▸ Task prompt: Please decide whether each statement agrees with the interview on impact investing, giving yes or no and quoting the interview's deciding words. (a) Sustainable investing assets in the US reached $12 trillion in 2018. (b) Between 2016 and 2018, impact investments grew at about half the rate of US investments overall. (c) Climate change ranked as the single top issue for asset managers and their institutional investor clients.

— START Page extract —

What will you be discussing at The Economist's Impact Investing event in New York on February 12?

I’ll be discussing the future of impact investing in light of sustainable investing assets in the US rising from $8.7 trillion in 2016 to $12 trillion in 2018. This was a significant increase that took place while a host of real systemic problems in our world began to metastasize, such as, rising GHG emissions, a widening poverty gap, increasing healthcare costs, global trade cooperation erosion and an impending decline of the bull market. I’ll discuss the relationship between the encouraging growth of impact investing within the markets alongside the growth of these negative societal issues.

I’ll also examine the notion that an economic slowdown could help to clarify the definition of “impact” and the role of impact investors. Lastly, I’ll delve into if impact investments should be prioritized during an economic slowdown due to their inherent risk management characteristics during slower economic growth periods.

In what ways is impact investing making headway, and where is it lagging?

Over the past couple of years impact investing has grown exponentially and is gaining popularity among investors. According to the US SIF, impact investments increased by 38% between 2016 and 2018, more than twice the rate of US investments overall.

Investors from younger generations are often more attuned to impact investing than previous generations are. Many are interested in making an impact environmentally or socially, but there’s still a considerable dose of cynicism out there regarding the ability for impact investing to return alpha. From my conversations with clients, long-term investors are beginning to understand the concept and are gradually embracing impact investing.

As investors begin to embrace impact investing, it is essential for investors to perform proper due diligence on funds and fund managers. With the increase of funds available, investors must keep in mind past success rates and if the fund can adequately identify ESG issues. The more education and awareness that takes place, the more opportunities there will be for the larger investment community to engage with impact investing opportunities.

Where have you seen impact investing make the biggest strides in recent years?

Climate change and environmental solutions efforts are at the forefront of impact investing. In the US SIF’s biennial Report on US Sustainable, Responsible and Impact Investing Trends, the report found that climate change was one of the top three issues for asset managers and their institutional investor clients in regards to impact investing priorities. Additionally, $3 trillion in AUM is invested in climate change solutions from money managers in 2018 while $2.24 trillion in AUM is being applied towards similar solutions with institutional investors. The focus on climate change among investors certainly reflects the increasing importance of this topic in impact investing and in society in general.

— END Page extract —
— START Given records —

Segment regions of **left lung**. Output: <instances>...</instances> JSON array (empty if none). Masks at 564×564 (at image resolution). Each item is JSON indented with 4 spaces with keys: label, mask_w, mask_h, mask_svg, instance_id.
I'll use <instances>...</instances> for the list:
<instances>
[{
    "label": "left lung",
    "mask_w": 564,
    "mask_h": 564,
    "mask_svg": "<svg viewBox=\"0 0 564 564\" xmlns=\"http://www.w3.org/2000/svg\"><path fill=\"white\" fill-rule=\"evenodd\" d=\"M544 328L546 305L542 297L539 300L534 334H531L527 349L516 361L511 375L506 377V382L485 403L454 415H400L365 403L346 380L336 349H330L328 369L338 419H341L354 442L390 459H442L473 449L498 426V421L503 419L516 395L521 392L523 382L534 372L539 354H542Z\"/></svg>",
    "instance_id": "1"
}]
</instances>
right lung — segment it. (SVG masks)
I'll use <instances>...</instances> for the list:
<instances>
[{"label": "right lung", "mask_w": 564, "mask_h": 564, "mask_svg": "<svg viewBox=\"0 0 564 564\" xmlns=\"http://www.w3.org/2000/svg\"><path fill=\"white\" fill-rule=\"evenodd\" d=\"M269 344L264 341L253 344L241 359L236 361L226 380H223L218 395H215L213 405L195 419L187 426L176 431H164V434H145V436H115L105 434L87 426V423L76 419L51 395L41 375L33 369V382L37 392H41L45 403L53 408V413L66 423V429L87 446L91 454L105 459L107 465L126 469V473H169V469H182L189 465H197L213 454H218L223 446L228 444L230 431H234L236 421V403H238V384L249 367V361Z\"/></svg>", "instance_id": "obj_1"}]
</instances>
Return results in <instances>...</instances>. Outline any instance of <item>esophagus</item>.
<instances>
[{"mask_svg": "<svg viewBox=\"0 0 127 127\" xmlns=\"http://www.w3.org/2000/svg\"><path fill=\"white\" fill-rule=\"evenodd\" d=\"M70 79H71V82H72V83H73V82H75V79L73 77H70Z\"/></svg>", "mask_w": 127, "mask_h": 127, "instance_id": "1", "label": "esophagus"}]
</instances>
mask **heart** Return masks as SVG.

— END Given records —

▸ Solution to the problem:
(a) Yes: "rising from $8.7 trillion in 2016 to $12 trillion in 2018"
(b) No: "more than twice the rate of US investments overall"
(c) No: "one of the top three issues for asset managers and their institutional investor clients"